The task> What you print should match the entries exactly, only without the pictures.

"""

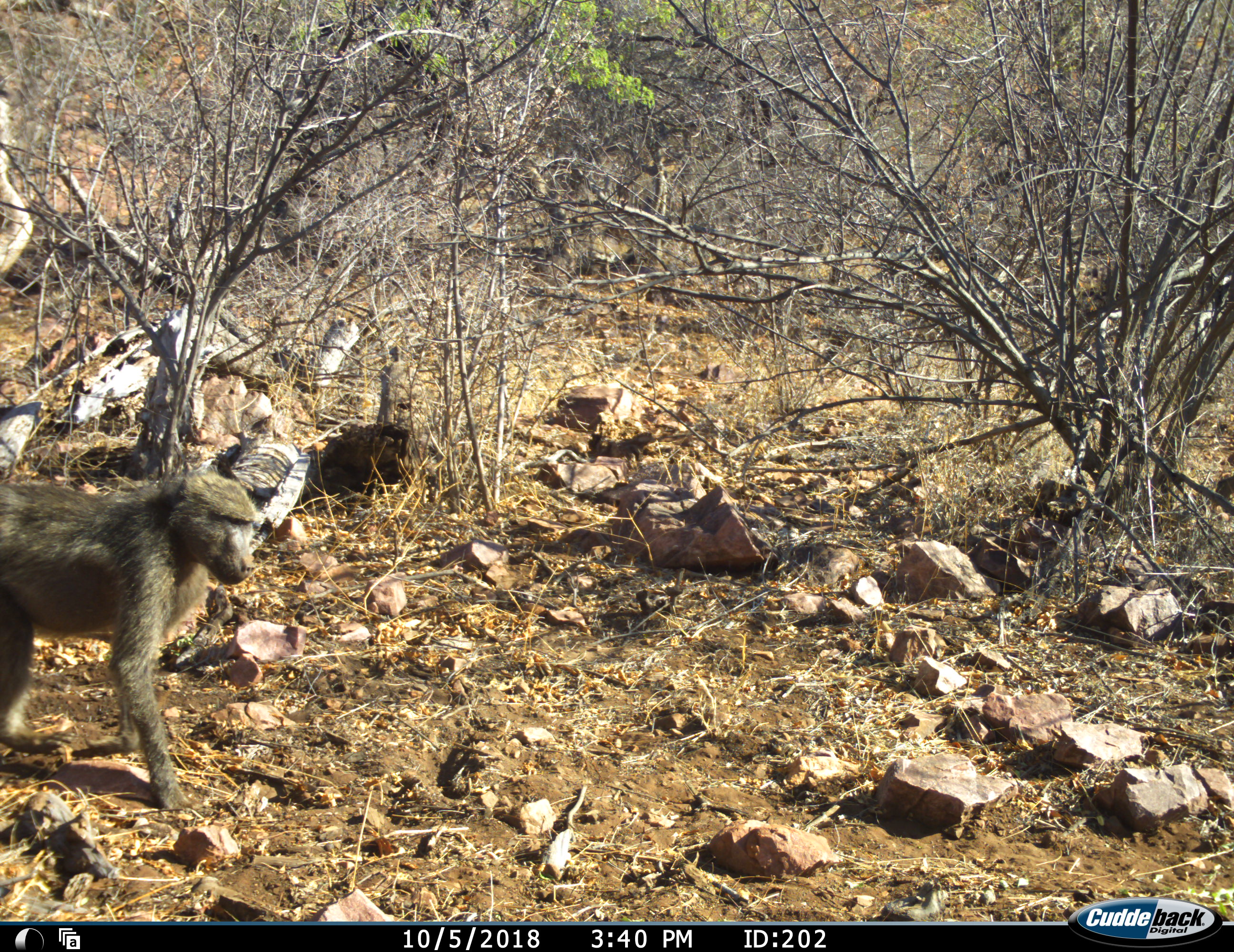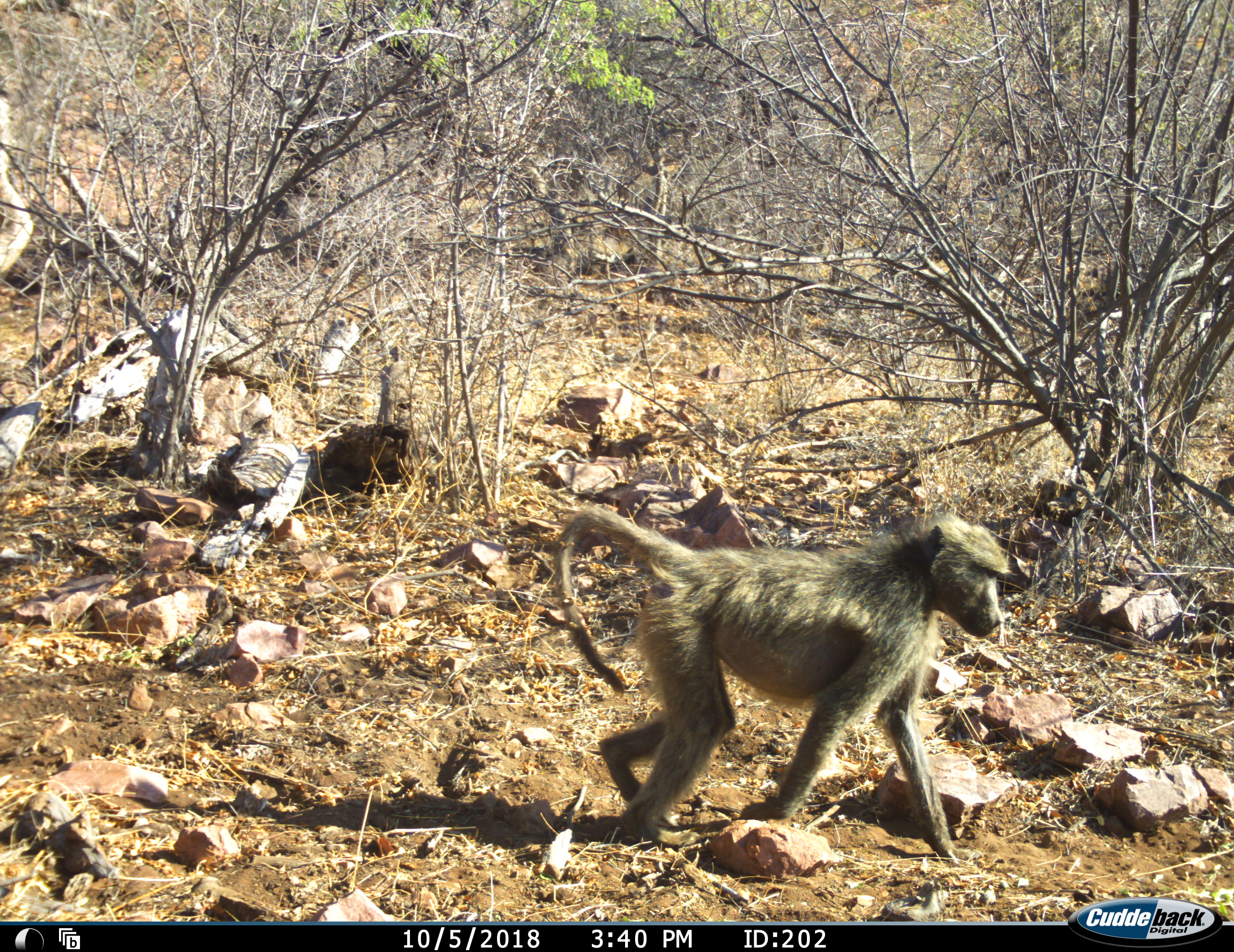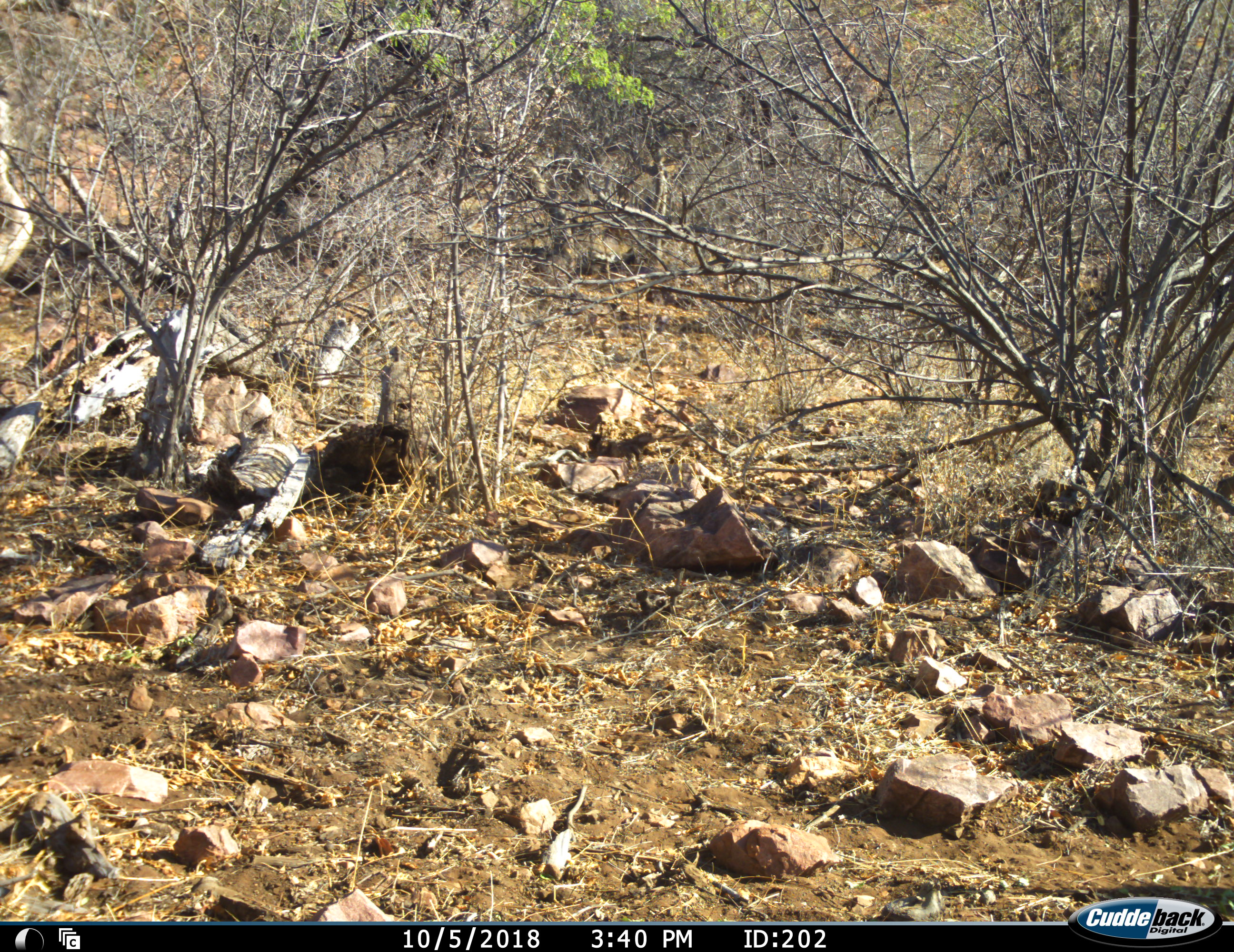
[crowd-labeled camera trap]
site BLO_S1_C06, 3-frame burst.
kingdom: Animalia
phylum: Chordata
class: Mammalia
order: Primates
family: Cercopithecidae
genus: Papio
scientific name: Papio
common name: baboon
Baboon (Papio), count 1. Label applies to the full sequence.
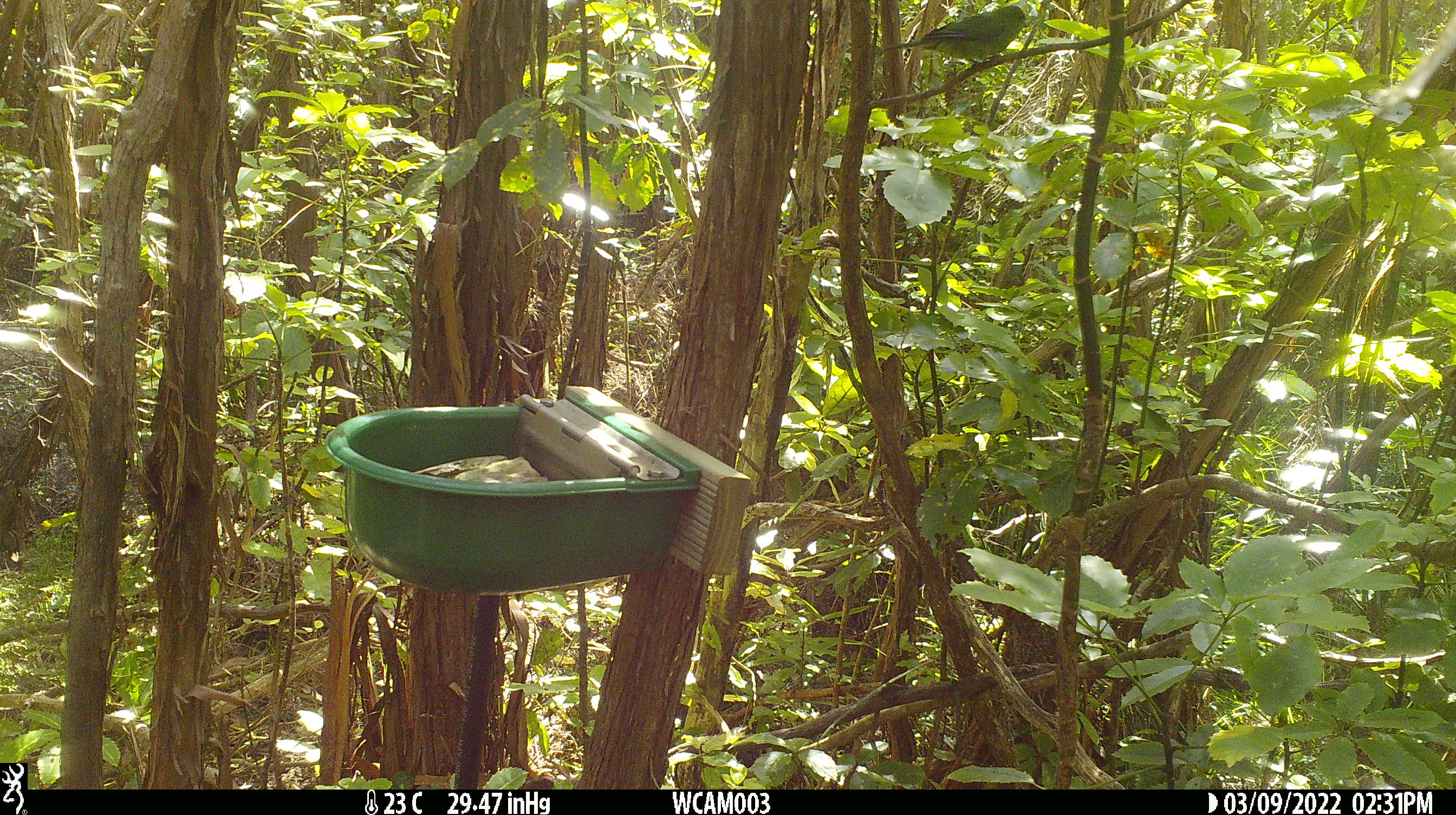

"""

Answer box>
[crowd-labeled camera trap]
site BLO_S1_C06, 3-frame burst.
kingdom: Animalia
phylum: Chordata
class: Mammalia
order: Primates
family: Cercopithecidae
genus: Papio
scientific name: Papio
common name: baboon
Baboon (Papio), count 1. Label applies to the full sequence.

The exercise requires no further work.